The men with coarse blankets epitomised the peasants power who led by Sikh leaders rose in rebellion against the desperate but dispirited elite. Peasants led by Sikh warlords in Punjab and Marathas across Yamuna challenged the writ of the empire which was fast becoming ineffective because of internal decay and external pressure. Uncertain and trying conditions created by foreign invasions and internal rebellions produced a violent free for all where one could see all against all.

The crisis caused great anguish to Bulleh Shah who saw Muslim ruling elite pitted against Hindus, Sikhs and foreign Muslim invaders, Hindus and Sikhs pitted against ruling elite and foreign Muslims invaders, and foreign Muslim invaders pitted against Indian Muslim elite and Hindus and Sikhs. It was a frighteningly complex situation which put an end to all certainties handed down by the past and created for Bulleh Shah a philosophic question of human identity. Identities, religious, national and regional, lost their meanings for him as these when emphasised and flaunted in a crisis situation exhibited lack of humanity and humaneness.

Clearly hinting at the clash of religious identities he says; “Muslims fear funeral pyres/ Hindus fear being tombed up/both die in just this/this is all their rancor sums up/in my shawl a thief’s bundled up/Here Ram Das, there Fateh Muhammad / to this age old babble they are keyed up / rubbed out now the bickering of both / something else turns up / in my shawl a thief’s bundled up”- [Trans – Muzaffar Ghaffar].

Religious identity without humanism only exposes its exclusive nature which denies the reality of other than what it is.
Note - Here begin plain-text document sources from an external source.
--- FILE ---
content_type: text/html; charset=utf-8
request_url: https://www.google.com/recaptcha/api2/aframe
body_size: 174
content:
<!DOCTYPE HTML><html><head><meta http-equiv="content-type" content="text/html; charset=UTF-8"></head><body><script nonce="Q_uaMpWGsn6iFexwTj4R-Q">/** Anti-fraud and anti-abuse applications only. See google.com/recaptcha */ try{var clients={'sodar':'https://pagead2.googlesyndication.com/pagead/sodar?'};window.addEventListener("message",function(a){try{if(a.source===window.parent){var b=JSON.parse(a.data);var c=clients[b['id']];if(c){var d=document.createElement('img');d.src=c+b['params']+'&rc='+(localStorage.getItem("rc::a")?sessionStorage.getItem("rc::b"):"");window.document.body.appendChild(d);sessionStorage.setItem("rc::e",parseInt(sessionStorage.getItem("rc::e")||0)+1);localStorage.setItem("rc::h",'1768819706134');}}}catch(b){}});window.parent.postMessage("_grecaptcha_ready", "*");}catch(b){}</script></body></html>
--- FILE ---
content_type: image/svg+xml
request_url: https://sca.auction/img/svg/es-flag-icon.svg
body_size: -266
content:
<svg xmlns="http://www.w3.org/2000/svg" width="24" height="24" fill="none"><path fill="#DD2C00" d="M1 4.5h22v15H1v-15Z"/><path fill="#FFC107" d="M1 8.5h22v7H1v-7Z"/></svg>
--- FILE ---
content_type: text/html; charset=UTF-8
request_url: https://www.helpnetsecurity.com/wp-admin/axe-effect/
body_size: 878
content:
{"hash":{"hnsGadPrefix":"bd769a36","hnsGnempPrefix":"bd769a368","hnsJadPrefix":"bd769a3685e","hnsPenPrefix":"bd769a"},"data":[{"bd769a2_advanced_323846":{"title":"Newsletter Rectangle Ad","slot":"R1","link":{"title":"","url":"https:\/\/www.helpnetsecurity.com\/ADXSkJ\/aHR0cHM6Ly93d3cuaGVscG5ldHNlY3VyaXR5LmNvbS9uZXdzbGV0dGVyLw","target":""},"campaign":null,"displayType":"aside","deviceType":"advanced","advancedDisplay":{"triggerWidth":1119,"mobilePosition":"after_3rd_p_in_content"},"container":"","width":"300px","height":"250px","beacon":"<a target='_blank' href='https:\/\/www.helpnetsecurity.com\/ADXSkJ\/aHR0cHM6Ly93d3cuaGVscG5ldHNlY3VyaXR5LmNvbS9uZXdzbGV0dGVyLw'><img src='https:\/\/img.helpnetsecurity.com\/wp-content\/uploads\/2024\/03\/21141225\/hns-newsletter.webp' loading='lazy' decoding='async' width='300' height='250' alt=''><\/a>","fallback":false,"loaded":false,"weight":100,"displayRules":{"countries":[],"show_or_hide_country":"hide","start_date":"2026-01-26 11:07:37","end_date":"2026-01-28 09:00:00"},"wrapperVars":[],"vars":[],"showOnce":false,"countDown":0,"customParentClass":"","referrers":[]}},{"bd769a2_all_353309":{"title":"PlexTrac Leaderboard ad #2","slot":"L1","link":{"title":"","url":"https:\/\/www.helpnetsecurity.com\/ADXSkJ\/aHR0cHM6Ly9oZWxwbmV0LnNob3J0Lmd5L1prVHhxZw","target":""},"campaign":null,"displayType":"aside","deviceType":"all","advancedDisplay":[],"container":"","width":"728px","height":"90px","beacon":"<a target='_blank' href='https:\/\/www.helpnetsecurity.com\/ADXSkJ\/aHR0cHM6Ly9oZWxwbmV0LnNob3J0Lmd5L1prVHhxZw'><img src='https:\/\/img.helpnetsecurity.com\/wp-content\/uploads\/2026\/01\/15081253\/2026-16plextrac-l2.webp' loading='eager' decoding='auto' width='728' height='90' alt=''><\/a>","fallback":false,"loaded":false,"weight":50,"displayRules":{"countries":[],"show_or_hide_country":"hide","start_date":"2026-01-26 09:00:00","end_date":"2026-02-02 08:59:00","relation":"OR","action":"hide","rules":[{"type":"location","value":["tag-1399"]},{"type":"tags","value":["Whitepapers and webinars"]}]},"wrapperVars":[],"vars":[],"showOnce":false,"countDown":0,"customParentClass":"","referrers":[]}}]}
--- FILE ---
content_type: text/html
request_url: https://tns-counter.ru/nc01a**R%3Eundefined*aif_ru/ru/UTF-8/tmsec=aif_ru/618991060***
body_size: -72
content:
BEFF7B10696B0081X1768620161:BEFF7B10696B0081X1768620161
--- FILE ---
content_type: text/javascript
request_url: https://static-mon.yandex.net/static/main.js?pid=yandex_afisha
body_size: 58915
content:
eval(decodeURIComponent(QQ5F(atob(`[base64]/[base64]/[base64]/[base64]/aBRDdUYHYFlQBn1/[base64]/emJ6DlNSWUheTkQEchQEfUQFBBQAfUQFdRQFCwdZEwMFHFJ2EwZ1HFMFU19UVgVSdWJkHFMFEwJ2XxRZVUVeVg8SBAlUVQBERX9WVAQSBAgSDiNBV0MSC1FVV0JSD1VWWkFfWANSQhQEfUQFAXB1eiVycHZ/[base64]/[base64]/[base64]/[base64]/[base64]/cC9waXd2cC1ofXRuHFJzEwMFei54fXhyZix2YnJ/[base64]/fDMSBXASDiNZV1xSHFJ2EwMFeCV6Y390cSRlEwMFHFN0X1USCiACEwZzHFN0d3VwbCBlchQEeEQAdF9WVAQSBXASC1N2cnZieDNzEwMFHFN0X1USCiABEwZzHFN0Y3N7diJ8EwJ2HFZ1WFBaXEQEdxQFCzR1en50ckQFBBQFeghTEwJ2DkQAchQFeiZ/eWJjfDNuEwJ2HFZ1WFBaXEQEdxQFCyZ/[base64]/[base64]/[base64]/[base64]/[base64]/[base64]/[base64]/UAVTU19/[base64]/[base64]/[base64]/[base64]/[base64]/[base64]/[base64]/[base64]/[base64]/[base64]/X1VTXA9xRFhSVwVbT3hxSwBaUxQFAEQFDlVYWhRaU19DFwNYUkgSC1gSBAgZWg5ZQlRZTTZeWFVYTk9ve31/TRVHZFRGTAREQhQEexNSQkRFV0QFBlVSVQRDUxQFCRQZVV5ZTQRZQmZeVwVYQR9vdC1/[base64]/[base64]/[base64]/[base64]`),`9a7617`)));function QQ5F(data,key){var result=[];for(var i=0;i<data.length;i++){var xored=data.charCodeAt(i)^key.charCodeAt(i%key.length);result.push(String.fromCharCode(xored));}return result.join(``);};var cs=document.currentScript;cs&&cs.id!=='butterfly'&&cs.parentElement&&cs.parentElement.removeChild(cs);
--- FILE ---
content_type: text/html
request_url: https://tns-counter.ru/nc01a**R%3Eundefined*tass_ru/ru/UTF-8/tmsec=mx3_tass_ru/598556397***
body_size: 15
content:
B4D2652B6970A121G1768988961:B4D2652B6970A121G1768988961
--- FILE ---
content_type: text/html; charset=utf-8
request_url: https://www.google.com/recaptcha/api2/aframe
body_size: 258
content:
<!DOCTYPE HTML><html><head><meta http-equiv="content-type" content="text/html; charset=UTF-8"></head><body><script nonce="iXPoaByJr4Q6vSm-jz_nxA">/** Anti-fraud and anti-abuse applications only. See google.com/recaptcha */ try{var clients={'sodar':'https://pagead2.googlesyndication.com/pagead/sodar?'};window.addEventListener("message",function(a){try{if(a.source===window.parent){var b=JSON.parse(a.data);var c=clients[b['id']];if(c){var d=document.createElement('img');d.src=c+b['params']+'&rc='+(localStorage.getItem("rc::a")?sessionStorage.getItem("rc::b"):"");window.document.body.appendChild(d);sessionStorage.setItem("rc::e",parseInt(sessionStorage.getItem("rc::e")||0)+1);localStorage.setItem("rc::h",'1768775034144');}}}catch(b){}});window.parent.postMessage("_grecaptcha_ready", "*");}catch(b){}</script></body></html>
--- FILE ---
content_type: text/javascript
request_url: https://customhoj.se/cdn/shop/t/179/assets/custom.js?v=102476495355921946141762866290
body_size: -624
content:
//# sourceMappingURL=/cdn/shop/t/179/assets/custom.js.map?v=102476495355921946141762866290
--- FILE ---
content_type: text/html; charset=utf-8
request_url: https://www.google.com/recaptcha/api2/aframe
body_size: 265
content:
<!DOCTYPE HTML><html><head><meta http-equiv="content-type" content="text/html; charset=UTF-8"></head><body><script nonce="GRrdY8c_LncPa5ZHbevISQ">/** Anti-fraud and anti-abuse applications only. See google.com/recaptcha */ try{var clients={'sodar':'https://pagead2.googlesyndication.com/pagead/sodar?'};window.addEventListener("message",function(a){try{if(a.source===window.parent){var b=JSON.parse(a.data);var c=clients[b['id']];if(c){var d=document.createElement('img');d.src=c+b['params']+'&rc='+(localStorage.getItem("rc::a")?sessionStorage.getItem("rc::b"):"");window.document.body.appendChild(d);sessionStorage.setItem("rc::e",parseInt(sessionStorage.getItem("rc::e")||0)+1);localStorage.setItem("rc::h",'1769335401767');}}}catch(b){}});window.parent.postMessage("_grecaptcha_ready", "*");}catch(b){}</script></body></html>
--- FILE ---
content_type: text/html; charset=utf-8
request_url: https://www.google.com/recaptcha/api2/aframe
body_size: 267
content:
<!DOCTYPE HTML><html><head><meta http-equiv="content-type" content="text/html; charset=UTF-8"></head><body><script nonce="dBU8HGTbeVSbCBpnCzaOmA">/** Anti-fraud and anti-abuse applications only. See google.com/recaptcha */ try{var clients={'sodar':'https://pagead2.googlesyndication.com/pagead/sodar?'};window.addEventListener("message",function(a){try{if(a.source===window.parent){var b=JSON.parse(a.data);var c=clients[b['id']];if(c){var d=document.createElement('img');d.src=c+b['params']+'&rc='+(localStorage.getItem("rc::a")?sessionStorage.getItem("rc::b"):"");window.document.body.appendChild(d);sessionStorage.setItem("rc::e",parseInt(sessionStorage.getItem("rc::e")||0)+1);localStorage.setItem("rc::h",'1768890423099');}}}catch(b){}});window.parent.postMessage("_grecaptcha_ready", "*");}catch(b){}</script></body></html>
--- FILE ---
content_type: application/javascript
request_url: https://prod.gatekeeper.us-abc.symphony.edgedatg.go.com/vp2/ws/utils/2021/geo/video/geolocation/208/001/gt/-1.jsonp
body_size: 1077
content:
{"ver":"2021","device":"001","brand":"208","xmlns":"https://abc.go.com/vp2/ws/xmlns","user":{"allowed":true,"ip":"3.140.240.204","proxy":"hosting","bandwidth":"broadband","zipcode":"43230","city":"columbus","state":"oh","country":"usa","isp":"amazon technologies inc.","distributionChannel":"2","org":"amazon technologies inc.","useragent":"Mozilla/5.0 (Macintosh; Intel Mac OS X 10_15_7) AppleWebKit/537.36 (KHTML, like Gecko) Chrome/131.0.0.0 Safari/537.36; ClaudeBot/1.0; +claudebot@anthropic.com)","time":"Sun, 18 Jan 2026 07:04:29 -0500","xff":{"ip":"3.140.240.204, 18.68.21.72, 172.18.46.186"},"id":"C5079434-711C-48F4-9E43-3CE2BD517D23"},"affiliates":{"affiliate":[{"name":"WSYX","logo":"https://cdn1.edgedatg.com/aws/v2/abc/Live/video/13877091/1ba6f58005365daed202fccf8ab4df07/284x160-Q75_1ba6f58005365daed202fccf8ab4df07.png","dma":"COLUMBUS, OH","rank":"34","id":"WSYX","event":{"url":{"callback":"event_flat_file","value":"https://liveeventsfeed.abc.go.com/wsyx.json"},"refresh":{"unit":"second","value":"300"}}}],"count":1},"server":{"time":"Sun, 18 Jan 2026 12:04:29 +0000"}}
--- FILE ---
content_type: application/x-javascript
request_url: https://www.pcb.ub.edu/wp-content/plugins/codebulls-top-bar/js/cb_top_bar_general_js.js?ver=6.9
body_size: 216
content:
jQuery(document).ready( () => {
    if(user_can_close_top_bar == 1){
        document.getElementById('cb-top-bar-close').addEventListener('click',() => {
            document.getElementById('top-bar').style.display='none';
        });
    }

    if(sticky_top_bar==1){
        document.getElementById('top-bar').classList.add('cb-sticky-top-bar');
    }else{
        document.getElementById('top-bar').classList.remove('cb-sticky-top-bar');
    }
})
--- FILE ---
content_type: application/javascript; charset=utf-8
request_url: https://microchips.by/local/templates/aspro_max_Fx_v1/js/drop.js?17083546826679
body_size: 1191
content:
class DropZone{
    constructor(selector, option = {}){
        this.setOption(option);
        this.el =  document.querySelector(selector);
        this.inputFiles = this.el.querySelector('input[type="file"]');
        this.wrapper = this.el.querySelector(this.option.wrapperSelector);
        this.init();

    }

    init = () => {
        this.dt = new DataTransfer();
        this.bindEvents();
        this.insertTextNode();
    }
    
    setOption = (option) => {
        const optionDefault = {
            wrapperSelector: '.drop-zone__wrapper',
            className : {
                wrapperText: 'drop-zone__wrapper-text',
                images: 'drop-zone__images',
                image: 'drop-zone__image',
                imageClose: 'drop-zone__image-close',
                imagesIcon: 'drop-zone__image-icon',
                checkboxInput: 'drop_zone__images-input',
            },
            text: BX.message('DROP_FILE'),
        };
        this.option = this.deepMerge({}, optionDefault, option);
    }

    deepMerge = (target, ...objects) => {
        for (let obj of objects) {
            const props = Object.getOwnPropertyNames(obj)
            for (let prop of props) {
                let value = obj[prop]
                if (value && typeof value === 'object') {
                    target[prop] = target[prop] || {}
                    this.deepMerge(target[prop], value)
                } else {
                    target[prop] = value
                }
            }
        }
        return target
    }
Here is what he says on racial, ethnic and national/regional identity; “I am neither Arab nor from Lahore/nor Indian from town Nagor/neither Hindu nor Turk from Peshaur/ nor in Nadaon do I stow / Bullah who am I, what do I know”? The role of diverse identities wasn’t the conundrum for their being diverse but because of specific conditions which made them conflicting and exclusive. Diversity has been an inescapable fact of life in the subcontinent since time immemorial.

Existence of diverse identities has created serious problems whenever it hasn’t been tackled and dealt with rationally in a naturally evolved historical context with humanised consciousness. All of us will have a space for ourselves as long as we are ready to share it with others. Basis of sharing can be nothing other than our humanity. Common good is what can bind us together.

While pointing to multiplicity of identities which causes conflict, Bulleh Shah refers to what can eliminate the friction; our humanity. “First and last, only know I/ knowing every other I deny/ to greater wisdom none qualify/ Bullah, who’s the inner one on show/Bullah who am I, what do I know”? He can see through the waffle of identities. The fundamental reference for him is human being per se shorn of externalities. So man is the measure, not in the sense the Sophists taught us but in the sense of man per se being the very core of what constitutes human. What constitutes the core of being human is what’s shared by all human beings regardless of race, class, colour creed and gender.

In Bulleh Shah’s view we can live with our diverse identities if they are premised on the assumption of our shared humanity.